Directed by Raoul Walsh; produced by Aaron Rosenberg
It’s 1877, and a Northwest Mounted Police inspector (Alan Ladd) in western Canada has his hands full. His new superior (Robert Douglas) is inexperienced but arrogant; the lone survivor (Shelley Winters) of a massacre doesn’t want to be rescued; an American lawman (Hugh O’Brian) is giving trouble, and there may be an Indian uprising in the offing.
The first thing one might notice about this movie is the poster, which depicts the stars against a background of huge mountains. To those who know the province of the film’s title, showing mountains in connection with it is rather like describing the vast, sweeping plains of Switzerland, or the burning deserts of Delaware. The script manages to avoid actual irony by setting the story at the headwaters of the North Saskatchewan River, which are indeed in the Rocky Mountains. But its geography is askew in other ways. It mentions Forts Saskatchewan and Walsh, but neither of these real places are anywhere near the mountains. As well, Winters is first encountered trying to get to Battleford from Fort Macleod. That route would in reality take one away from the Rockies, not keep one in them.
Why Saskatchewan was chosen as the title, I don’t know. The name may have sounded exotic to the American producers. I am reminded of the scene in Rogue Male in which the protagonist confides to his uncle that he must go into hiding. The uncle advocates fleeing abroad, perhaps to Saskatchewan, which he pronounces very deliberately. Then he adds, “Er, where is…Sas-kat-chew-an?”
However, the film is historically at fault, as well. The story centres on a large body of Sioux coming into Canada after their victory over the United States at the Battle of the Little Big Horn. Filled with confidence, they seek to incite the native Cree to rebel against Canada. The attempts of Ladd to keep the peace, and deal with the results, form the bulk of the story. In fact, the Sioux came to Canada to settle down in peace, though they eventually returned to the U.S.

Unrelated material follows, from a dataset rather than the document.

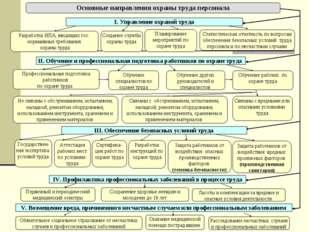 IV. Профилактика профессиональных заболеваний в процессе труда Первичный и пе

All of this I can forgive in the right movie. I am not so pedantic as to insist on rigid accuracy if the film is a good one. But Saskatchewan is not really that good. Ladd’s character is a standard type: raised locally (how he ended up in the NWMP when all of its initial members came from elsewhere is not explained), he is knowledgeable and experienced; his new superior is a stiff know-it-all. There’s the Indian blood-brother (Jay Silverheels), the tough girl on the run, ambushes, gun-fights. While it is all competently done, it has also been competently done before, and better. The writing is unmemorable, the characters two-dimensional. And did no writer ever hear of infection from bullet wounds? One Mountie runs to join his fellows for the climactic battle just days after being shot in the abdomen.
While Saskatchewan certainly shows Canada in a good light, it does not reflect as well upon its own qualities. If viewers want entertainment with a Mountie in it, perhaps they could watch an old episode of Due South instead.